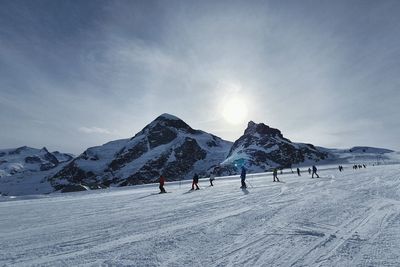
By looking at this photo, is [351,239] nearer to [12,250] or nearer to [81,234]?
[81,234]

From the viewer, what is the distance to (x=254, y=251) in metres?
6.09

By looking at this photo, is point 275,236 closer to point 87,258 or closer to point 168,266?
point 168,266

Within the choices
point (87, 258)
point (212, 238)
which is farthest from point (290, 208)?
point (87, 258)

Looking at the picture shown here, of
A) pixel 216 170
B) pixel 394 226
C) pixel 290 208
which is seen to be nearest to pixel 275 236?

--------------------

# WHAT YOU SHOULD DO:
Reproduce all of the data above word for word, leaving the pictures out.

# ANSWER TO THIS TASK:
By looking at this photo, is [351,239] nearer to [12,250] or nearer to [81,234]?
[81,234]

From the viewer, what is the distance to (x=254, y=251) in metres?
6.09

By looking at this photo, is point 275,236 closer to point 87,258 or closer to point 168,266?
point 168,266

Within the choices
point (87, 258)
point (212, 238)
which is farthest from point (290, 208)?
point (87, 258)

Looking at the picture shown here, of
A) pixel 216 170
B) pixel 394 226
C) pixel 290 208
which is seen to be nearest to pixel 275 236?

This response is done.